Ontario will take a deeper look at a major revamping of its welfare system after a report called for broad changes to help the disadvantaged into jobs, Community and Social Services Minister Madeleine Meilleur said Monday.
The review will take 12 to 18 months, she said, with the NDP noting that means the issues of helping the poor are effectively on hold until after the October 2011 election.
“The government is going to spin this for 16 months until the election,” warned New Democrat MPP Michael Prue (Beaches-East York).
If the Liberals were serious about revamping welfare, Prue added, they would just get on with the job after Monday’s report from the government-appointed Social Assistance Review Advisory Counsel, including Gail Nyberg of the Daily Bread Food Bank.

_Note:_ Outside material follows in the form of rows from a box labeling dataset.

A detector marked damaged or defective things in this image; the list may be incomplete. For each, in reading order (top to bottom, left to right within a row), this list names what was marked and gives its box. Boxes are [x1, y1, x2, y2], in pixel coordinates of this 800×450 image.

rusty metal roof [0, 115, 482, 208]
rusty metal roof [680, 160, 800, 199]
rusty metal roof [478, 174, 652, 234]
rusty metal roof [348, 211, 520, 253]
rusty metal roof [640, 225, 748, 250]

The panel headed by Nyberg said Ontario needs “bold” welfare reforms because the current system “traps people in poverty” and doesn’t do enough to help recipients into the workplace. One solution could be offering dental and pharmacare to all low-income Ontarians, because people on welfare get that aid and are reluctant to leave it for jobs without benefits, the panel said.
“All of it has been said and said and said again . . . it’s been the subject of debate for years,” Prue told reporters.
Meilleur said she was “impressed” by the report and said it’s worth taking a year or more to delve deeper into the problems with welfare and possible solutions, as the panel recommended.
“At one point a major program like social assistance has to go through a complete review,” she added, praising the focus on helping welfare recipients find work. “That’s what I want, too.”
Some social welfare groups said the report didn’t do enough to help people feeling the welfare cash crunch now.
“A bold vision for tomorrow does not put food on the table today,” said Marvyn Novick, a retired social policy professor at Ryerson University, of the Social Planning Network of Ontario.
He accused the government of ignoring the disadvantaged despite its much-touted anti-poverty strategy, which has already put on hold a promised plan giving dental care to low-income adults.
“People who do not know where their next meal is coming from do not have the luxury of time,” said Peter Clutterbuck of the Social Planning Network of Ontario, which is calling for a $100 monthly “healthy food” supplement for people on social assistance.